UVa AIML Seminar
The AI and Machine Learning Seminar @ UVa

Data Contribution Estimation for Large Language Models & Debiasing Can Be Complementary


Stephanie Schoch & Hannah Chen
Department of Computer Science, University of Virginia

Time: 2023-11-15, 12:00 - 13:00 ET
Location: Rice 540 and Zoom

Abstract

Stephanie Schoch

Title: Data Contribution Estimation for Large Language Models

Abstract: Tasks enabled by data contribution estimation (DCE) aid model improvement through data improvement. While benchmark DCE evaluation tasks demonstrate efficacy in application across many ML domains, the computational costs have limited application of DCE to large language models (LLMs). In this talk, we will examine 1) the ways LLMs stand to benefit from DCE, 2) the challenges of scaling existing DCE methods to LLMs, and 3) recent work to address these challenges.

Hannah Chen

Title: Debiasing Can Be Complementary

Abstract: Statistical fairness stipulates equivalent outcomes for every protected group, whereas causal fairness prescribes that a model makes the same prediction for an individual regardless of their protected characteristics. While recent work has shown that counterfactual data augmentation is effective for reducing bias in NLP models, the debiased models are often evaluated only on metrics that are closely tied to the causal fairness notions employed by the debiasing method. This brings into question the effectiveness of the debiasing methods and the reliability of these bias evaluations. In this work, we consider bias metrics proposed for statistical and causal fairness via a case study on gender bias in NLP models. We find that statistical and causal debiasing methods show greater effectiveness when evaluated on a bias metric with the same fairness notion. In addition, causal debiasing may not improve statistical fairness. We demonstrate that combinations of statistical and causal debiasing techniques are able to achieve the best overall performance on both bias metrics. Our results demonstrate the need to be cautious about how bias metrics are used in evaluation.

Bio

Stephanie is a Computer Science PhD candidate at the University of Virginia advised by Dr. Yangfeng Ji in the Information and Language Processing (ILP) Lab.

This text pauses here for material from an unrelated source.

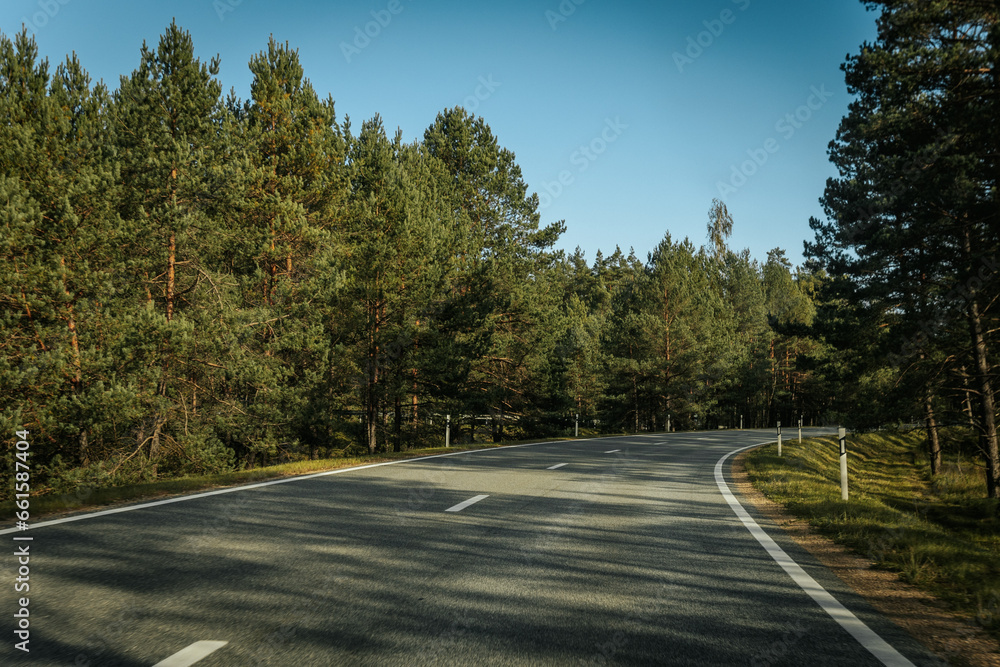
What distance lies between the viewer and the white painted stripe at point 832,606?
367 centimetres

Her research interests lie in data quality analysis and selection, with a particular interest in natural language data.

Hannah is a Computer Science PhD candidate at University of Virginia. I am advised by Prof. David Evans and Prof. Yangfeng Ji. Her research primarily focuses on auditing NLP models. She has worked on adversarial NLP and privacy attacks on NLP models in the past. She is currently working on bias/fairness assessment for NLP models.